**** Source passage

This is Scylla's bug tracker, to be used for reporting bugs only.
If you have a question about Scylla, and not a bug, please ask it in
our mailing-list at [email protected] or in our slack channel.
Installation details
Scylla version (or git commit hash): latest docker
Cluster size: 2
OS (RHEL/CentOS/Ubuntu/AWS AMI): Ubuntu host, scylla docker image
Platform (physical/VM/cloud instance type/docker): docker
Hardware: sockets= cores=1* hyperthreading= memory=1GB*
Disks: (SSD/HDD, count)
*I've used small VMs for my test example below, but see the same issue on hosts with 16GB RAM and 8 cores.
TL;DR
Unable to connect to a Scylla cluster via port 9042 and others when they are running as Docker containers on a Docker swarm in an overlay network and I am trying to connect to them from another computer that is not part of the Swarm - i,e, by using the host IP addresses/names. Ports are being forwarded to the hosts successfully for other containers added to the overlay network.
Hi,
I seem to be having an issue in being able to connect to Scylla in a Docker overlay network on a Docker swarm host. Here is the situation:
A Windows 10 machine running VirtualBox
Two Ubuntu Server 18.04.2 VMs, called ubuntu1 and ubuntu2 and with static IPs 192.168.0.70 and 192.168.0.71 respectively.
Both VMs have had docker installed using the instructions at https://docs.docker.com/install/linux/docker-ce/ubuntu/, ie:
sudo apt update
sudo apt-get install \
apt-transport-https \
ca-certificates \
curl \
gnupg-agent \
software-properties-common
curl -fsSL https://download.docker.com/linux/ubuntu/gpg | sudo apt-key add -
sudo add-apt-repository \
"deb [arch=amd64] https://download.docker.com/linux/ubuntu \
$(lsb_release -cs) \
stable"

********
**** Recorded data

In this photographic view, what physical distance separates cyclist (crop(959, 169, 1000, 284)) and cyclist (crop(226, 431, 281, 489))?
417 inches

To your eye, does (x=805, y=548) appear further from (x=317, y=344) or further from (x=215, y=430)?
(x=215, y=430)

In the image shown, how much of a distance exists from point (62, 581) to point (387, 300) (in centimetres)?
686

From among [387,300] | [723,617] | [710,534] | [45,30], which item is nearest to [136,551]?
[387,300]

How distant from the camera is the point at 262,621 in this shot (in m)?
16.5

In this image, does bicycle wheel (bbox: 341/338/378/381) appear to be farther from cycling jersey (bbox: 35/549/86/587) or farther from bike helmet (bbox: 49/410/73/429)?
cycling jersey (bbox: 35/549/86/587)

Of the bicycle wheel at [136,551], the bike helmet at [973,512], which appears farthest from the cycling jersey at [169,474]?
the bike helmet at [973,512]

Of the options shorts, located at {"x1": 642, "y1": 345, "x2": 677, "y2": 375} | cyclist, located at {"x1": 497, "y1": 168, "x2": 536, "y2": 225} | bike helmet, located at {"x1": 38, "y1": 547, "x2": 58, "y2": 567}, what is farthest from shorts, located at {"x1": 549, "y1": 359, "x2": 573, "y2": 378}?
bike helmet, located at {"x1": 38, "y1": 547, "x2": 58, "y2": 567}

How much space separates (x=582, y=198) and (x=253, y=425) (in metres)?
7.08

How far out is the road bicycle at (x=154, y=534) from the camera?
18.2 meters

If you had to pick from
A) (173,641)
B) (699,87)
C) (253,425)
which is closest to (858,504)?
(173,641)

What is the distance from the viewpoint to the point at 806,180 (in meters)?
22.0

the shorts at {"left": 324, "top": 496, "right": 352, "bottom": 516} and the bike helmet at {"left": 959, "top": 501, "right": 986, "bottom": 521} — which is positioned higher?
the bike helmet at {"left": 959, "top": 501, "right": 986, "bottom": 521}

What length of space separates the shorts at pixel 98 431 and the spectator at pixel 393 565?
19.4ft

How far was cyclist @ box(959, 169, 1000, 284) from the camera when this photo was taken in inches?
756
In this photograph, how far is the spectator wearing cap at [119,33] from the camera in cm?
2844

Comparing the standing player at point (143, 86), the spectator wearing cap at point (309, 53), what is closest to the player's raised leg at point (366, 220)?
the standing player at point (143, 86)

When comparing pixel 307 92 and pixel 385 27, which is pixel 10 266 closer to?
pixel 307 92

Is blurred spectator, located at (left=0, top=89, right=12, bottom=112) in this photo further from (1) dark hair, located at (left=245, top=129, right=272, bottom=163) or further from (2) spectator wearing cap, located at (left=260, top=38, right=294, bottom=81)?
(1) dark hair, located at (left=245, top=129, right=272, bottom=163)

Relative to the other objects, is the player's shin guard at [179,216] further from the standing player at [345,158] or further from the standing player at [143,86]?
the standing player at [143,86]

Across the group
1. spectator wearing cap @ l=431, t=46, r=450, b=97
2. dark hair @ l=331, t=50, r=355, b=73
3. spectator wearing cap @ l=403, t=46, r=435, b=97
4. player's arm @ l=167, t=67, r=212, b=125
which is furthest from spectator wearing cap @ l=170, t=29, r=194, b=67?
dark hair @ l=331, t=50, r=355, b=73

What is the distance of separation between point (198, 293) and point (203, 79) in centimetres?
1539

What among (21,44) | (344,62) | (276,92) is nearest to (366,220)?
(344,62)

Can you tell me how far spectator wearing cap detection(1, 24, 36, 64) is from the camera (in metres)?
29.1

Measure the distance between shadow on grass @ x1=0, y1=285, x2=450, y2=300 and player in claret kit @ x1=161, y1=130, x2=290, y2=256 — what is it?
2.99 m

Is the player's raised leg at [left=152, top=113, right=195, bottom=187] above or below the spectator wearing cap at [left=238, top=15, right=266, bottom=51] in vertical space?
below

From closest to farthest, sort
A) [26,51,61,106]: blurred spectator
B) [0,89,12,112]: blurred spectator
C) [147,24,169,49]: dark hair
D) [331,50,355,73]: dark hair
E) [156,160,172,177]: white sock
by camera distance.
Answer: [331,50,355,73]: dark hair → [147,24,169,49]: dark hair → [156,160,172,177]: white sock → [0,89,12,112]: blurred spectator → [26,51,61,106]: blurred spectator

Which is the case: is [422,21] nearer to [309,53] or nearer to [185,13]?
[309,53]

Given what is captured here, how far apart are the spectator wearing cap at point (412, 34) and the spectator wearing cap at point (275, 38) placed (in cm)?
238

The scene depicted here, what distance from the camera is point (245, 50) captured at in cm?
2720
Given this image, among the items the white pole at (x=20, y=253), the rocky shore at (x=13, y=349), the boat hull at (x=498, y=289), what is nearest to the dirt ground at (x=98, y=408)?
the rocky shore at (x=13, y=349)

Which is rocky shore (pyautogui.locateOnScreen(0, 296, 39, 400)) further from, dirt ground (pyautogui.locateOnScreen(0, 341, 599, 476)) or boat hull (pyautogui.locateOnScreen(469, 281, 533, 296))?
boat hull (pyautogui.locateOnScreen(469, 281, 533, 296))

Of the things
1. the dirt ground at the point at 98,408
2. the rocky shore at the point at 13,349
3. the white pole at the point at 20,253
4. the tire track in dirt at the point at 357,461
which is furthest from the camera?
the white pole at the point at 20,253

********

→ What to produce
Please state the static IP address assigned to the VM called ubuntu2 in the Scylla bug report. The entries come from a separate source unrelated to the Scylla bug report.

→ Task response
192.168.0.71